私はふうっと小さくと息を吐くと目の前のリームの頭を撫でて『どうする?どうする?』なんて聞いてくる彼女に首を横に振ると、目の前の彼女に軽い質問をする。

「夢渡りはできなくていいわ。それよりも聞きいんだけどリームは精霊の中で上位の位にいる精霊であってる?」

『うん!』

「えっと、あの、よかったらなんだけど貴方以外にもいる上位の位にいる精霊のことって聞ける……?」

『いいよ~。えっとね、私以外にいる上位精霊は炎と水と風と土と緑と雷と光と闇とかいっばいいるよ!どこにいるかは知らないけど!!』

クスクスと笑いながら私の腰元に抱き着きながらそう教えてくれたリーム。

私はそんな彼女の頭を撫でながら感謝の言葉を告げる。

「教えてくれてありがとう」

ていうか、何でこんなにも私は好かれているのか。

そう考えながら私は彼女に「最後に一つ質問」となぜ自身が妖精に好かれているのかと尋ねる。

すると、リームは優しく微笑んだと思うと自身の心臓に手を当てながらこう言う。

『オリヴィアのそばに居るとなんだかとっても落ち着くの。あと一緒にいるとここが暖かくなる……』

そして、彼女は更に『それにね』という言葉に続けてとんでもない発言をしてきた。

『オリヴィア、最近は見えてなかったけど小さい頃は私達のこと見えてたんだよ?』

これに関してはオリヴィアの記憶も一応は保持しているものの全く身に覚えにない。

私は一度昔の記憶を掘り起こすために頭を抱えてみる。

けど全くそんな覚えはなくて、思い出すことを諦めた私は軽く肩を落とす。

同時にリームは何かを思い出したような顔をしたと思うと、こう告げてきた。

『あっ、そう言えばメリーがオリヴィアの記憶消してたや!』

「え、何で?」

『フレイムとアクアが大喧嘩してオリヴィアに怪我させたの。まあ、その時の傷はその場でリングが治してたから傷跡も何も残ってないとは思うけど。でもあの時のオリヴィアはとっても私達を怖がっちゃってね、仕方ないからメリーが私達の記憶を消そうってなったの』

「そっか……」

あんまりしっくりくる話ではないものの私を思っての行動か。

私は取り敢えず色々教えてくれたリームに感謝の言葉を告げると、聞きたいことも色々聞けたのでそのまま「帰ろうかな」と言ってその場から立ち上がる。
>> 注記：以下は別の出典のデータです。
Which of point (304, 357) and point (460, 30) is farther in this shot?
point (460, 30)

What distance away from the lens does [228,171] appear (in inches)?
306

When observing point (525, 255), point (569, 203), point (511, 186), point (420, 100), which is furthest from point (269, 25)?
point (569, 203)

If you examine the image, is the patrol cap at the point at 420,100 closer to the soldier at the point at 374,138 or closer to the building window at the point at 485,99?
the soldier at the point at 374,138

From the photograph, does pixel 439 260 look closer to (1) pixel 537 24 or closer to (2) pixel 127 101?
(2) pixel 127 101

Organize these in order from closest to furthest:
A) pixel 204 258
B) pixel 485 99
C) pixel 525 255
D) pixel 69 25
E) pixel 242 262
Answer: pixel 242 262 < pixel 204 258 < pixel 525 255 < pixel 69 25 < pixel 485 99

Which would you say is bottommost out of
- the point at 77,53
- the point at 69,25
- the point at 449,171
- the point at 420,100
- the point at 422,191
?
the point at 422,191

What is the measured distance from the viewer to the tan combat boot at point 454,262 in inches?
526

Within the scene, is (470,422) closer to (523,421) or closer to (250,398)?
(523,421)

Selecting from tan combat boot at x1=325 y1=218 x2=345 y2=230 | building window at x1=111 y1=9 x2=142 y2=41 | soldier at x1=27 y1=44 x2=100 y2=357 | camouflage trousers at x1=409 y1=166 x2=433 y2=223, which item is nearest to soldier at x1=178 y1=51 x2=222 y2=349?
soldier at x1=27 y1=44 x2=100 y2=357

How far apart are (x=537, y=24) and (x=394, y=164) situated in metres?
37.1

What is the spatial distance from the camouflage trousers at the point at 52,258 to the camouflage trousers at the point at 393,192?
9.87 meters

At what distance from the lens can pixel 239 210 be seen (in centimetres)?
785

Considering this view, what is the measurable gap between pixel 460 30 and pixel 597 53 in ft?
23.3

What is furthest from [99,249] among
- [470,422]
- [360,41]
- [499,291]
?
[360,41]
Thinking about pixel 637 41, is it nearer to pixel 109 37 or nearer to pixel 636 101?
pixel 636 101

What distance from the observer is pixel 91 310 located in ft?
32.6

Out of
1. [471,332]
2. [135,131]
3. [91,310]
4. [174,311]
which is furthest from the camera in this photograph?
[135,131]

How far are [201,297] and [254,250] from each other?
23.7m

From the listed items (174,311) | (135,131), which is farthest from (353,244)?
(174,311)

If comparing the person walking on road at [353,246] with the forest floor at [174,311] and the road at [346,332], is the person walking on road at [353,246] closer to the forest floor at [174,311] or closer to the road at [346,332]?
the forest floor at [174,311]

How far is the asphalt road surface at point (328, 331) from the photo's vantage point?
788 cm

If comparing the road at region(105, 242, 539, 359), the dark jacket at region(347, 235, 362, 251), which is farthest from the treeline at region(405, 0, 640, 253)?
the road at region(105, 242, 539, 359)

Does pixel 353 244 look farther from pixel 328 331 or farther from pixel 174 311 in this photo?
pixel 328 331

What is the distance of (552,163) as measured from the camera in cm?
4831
すると、リームは私と同じようにその場から立ち上がったと思うと『あれが帰り道ね!』なんて言って青い扉を指さす。

そして最後に私に『また来てね!』と言ってきた。

その時の彼女は一瞬ではあるものの少しだけ悲しそうな顔をしていた。

だから私は無意識に彼女を抱き締めた後にこう告げていた。

「うん、また来る。今度はゆっくりお茶しましょ」

『うん!美味しいお茶とお菓子の用意しとくね!!』

「ふふっ、楽しみだなぁ」

『私も楽しみ!』

私達はお互いにクスクスと笑い合うとそのまま「またね」と言い合って、私は背後でこちらをに手を振るリームに手を振り返しながら青い扉を潜ってゆっくりと自室のベッドの上で目を覚ました。